It was worth a try anyway. He had vivid memories of early-summer fishing trips with his own father up here amid the aspens and willows. Here in the Uinta Mountains was where he and his father connected best—one of the only places they managed that feat—and he supposed on some level he hoped he and Charlie and Miriam could forge the same bond.
He and the kids had to build a life together somehow. For the last ten weeks they had tiptoed around each other, afraid to breathe the wrong way, and it had to stop.
Mason was uncomfortable with children, especially these children. Whenever he looked into their dark eyes, he couldn’t help thinking about Samuel and Lianne, their parents—two of the most courageous, most honorable people he had ever been privileged to know.
Assets, the intelligence community called them, but they were far more than that. They were friends, friends who risked their lives for years so they could feed him vitally important information about terrorism activity in their country.
He knew he shouldn’t have come to care for them, just as they knew the dangers going into it. When the pair began to suspect their carefully woven cover had begun to fray, Samuel had begged Mason for help in sneaking his family out of the country. He had tried, but in the end his superiors had said they believed the Betrans’ worries were unfounded and they were too valuable where they were.
After all their years of service, the people they had risked their life to help had turned on them and Mason counted himself among that number. He had done nothing to help them. Guilt and fury still overwhelmed him when he thought of their violent deaths in a car bombing two months earlier.
He hadn’t been able to help the parents, but he’d be damned if he was going to leave Samuel and Lianne’s children in some crowded, dirty Philippine orphanage.
What else could he do but bring them home to the Utah ranch where he’d been raised?
He’d hoped that after a few months as the children’s guardian he would be better at the job but he still felt as stiff and awkward with them as a squeaky new boot.
Miriam and Charlie would always grieve for their parents just as he would always be consumed with guilt over the deaths of his friends.
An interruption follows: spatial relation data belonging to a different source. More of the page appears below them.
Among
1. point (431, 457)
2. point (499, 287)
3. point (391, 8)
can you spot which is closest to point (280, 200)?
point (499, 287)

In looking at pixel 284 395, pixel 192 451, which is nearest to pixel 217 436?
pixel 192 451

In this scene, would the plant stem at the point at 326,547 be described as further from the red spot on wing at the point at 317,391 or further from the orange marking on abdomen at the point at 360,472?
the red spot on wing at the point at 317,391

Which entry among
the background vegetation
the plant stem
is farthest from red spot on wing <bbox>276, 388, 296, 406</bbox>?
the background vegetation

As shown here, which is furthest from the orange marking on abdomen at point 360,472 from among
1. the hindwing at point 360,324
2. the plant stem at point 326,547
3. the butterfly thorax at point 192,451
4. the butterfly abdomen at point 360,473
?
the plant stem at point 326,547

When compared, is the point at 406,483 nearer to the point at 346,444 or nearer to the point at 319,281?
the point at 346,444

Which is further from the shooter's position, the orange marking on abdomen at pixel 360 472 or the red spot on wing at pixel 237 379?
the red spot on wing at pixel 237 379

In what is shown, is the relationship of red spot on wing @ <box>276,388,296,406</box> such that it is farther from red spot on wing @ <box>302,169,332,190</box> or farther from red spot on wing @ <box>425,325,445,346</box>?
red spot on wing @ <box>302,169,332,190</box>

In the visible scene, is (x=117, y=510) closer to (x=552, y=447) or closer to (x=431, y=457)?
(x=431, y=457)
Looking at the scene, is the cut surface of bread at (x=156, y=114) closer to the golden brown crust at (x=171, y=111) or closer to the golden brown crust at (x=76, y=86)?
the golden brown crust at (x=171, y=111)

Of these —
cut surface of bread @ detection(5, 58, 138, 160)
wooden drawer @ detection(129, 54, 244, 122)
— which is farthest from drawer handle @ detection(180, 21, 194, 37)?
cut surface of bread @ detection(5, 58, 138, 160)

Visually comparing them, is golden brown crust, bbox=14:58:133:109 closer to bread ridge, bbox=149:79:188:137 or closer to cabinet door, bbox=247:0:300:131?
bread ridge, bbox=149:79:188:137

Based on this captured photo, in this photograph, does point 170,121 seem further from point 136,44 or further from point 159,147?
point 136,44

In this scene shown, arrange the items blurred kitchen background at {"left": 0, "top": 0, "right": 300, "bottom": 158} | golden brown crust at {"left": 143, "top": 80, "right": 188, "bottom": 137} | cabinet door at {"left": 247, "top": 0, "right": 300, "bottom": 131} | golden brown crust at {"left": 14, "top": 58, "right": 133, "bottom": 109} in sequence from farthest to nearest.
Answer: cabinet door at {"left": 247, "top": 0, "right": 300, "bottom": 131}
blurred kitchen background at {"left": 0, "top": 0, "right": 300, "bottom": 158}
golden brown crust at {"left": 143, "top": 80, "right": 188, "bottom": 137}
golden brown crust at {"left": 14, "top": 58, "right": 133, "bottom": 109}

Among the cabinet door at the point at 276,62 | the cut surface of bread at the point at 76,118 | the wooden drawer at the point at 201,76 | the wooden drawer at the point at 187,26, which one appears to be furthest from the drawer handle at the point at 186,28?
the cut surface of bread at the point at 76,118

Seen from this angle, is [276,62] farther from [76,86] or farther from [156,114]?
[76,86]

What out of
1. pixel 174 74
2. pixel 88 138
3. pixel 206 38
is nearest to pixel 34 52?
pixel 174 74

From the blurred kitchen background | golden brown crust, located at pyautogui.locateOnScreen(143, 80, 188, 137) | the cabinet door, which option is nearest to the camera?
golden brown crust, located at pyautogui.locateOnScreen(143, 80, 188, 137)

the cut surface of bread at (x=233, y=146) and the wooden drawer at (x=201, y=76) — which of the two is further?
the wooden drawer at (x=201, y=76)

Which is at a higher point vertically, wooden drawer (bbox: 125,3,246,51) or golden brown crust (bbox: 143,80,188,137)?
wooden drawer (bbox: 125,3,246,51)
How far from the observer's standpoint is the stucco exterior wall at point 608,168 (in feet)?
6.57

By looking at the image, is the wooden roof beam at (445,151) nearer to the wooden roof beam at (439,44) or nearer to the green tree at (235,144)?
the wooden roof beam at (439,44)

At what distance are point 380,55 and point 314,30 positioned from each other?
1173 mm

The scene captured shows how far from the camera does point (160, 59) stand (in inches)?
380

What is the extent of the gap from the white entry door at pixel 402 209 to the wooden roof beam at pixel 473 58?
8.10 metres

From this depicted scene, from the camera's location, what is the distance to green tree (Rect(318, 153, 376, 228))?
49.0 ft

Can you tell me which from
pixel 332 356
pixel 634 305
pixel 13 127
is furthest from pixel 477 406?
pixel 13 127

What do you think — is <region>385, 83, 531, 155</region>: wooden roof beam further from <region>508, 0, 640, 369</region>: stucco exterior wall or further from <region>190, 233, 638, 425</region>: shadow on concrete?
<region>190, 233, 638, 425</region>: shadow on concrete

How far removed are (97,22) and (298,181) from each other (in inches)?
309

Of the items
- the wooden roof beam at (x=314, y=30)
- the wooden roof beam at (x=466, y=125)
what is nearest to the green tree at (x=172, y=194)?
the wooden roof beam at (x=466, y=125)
But the three of them had to go on from here. They couldn’t live in this tense détente forever.
The pickup hit a rut on the dirt road and jostled them all together. Miriam’s eyes widened nervously but Charlie giggled.
“I like this bumping. It tickles here,” the boy said, pointing to his stomach.
Mason summoned a smile. “You’re a little daredevil, aren’t you? You ever been on a roller coaster?”
He had to laugh at the boy’s blank look. He was trying to think if he’d ever heard a Tagalog word for roller coaster when Miriam sat forward suddenly.
“Sir! Look out!”
He jerked his attention back to the road, barely in time to slam on the truck’s brakes. The big three-quarter-ton pickup fishtailed to a stop just inches before he would have plowed over a woman lying in the middle of the dirt road, as if it was the ideal spot to take a little nap.
What in the hell?
He gazed through the windshield at the woman, but she didn’t move even with the growling diesel engine practically crawling up her ear.
“She is dead, yes?” Miriam asked. There was resignation in her voice and Mason’s jaw clenched. The girl had become obsessed with death since her parents had been killed. He supposed it a natural byproduct of what she’d been through but it still broke his heart.
“I don’t know. I’ll find out, though,” he promised. “You two stay right here. Don’t move.”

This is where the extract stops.